A huge part of an elevated pivot to success is one that involves Black women, especially millennials and Gen Zers, stepping things up beyond social media hype and overnight-success stories of six- and seven-figure revenues of bootstrapped startups, especially when it comes to the glazing over of in-real-life success metrics of actual profit, longevity, business legitimacy, impact, and market influence. “When it comes to social media, we want to see what others are doing so that we can draw inspiration and stay abreast of what competitors are doing in the market, but we can’t be distracted from what actually works for sustainability. When we have a plan, we have to work it. We want to talk about the ability to still be around when the market starts to shift.”
Scales, who is also an entrepreneur herself, having founded Abel Vision Enterprises, has had a chance to continue to lay the foundation for her own success, as a woman whose career has been multifaceted and nonlinear, and continues to work to pay it forward for other women who are operating in the same vein—and generations that will learn from their journeys in the future.

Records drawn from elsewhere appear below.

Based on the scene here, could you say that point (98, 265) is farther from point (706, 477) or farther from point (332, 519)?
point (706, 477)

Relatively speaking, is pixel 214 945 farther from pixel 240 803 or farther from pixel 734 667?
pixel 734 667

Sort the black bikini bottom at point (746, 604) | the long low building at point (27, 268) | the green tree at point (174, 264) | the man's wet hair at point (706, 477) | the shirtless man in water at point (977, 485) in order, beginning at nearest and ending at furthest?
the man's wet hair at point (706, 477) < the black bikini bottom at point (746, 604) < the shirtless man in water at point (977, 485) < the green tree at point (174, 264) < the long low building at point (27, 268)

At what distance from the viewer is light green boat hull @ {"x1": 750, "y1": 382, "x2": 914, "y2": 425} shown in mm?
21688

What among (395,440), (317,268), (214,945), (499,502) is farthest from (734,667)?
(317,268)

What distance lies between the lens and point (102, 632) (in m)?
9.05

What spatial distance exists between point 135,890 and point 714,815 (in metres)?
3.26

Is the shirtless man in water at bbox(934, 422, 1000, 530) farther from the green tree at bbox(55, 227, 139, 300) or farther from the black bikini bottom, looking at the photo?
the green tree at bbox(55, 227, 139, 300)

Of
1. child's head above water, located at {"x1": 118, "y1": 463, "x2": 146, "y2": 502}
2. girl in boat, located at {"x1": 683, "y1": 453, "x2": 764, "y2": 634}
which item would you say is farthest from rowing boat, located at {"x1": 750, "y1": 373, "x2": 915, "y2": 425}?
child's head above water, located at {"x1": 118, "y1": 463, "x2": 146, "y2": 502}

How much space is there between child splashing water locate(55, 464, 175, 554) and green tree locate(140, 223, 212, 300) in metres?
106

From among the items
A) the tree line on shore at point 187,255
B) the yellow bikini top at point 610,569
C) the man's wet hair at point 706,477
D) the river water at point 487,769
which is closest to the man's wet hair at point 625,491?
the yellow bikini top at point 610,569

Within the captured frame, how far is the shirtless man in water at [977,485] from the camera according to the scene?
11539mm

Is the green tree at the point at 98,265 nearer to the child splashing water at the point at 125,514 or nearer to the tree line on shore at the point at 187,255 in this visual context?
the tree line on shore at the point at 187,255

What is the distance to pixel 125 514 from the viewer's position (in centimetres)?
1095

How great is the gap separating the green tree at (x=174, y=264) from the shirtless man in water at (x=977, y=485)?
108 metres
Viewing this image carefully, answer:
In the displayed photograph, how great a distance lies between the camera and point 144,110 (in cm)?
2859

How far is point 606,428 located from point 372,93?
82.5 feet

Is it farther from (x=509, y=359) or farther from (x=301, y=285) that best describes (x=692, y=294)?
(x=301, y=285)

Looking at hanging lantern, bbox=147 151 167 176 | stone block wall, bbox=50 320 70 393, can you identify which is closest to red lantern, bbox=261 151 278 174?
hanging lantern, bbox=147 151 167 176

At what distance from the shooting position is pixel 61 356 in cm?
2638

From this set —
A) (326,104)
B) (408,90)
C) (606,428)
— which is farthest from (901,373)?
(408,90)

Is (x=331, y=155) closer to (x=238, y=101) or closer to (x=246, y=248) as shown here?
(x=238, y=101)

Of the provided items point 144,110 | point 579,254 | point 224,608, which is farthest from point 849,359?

“As Black people, we are so enterprising anyway—that’s how we’ve always had to be. We’ve always had to create our own products and services for our own community. We've always had to figure things out in that sense,” Scales explains. “So to be able to do that today where there are some resources finally being made available to us, and where we have the luxury of being global—just because of social media— and we have the opportunities to be paid for our services and ideas, it’s something that our ancestors could have never, never even imagined. I’m extremely committed and passionate about creating legacy. We are literally our ancestors’ wildest dreams.”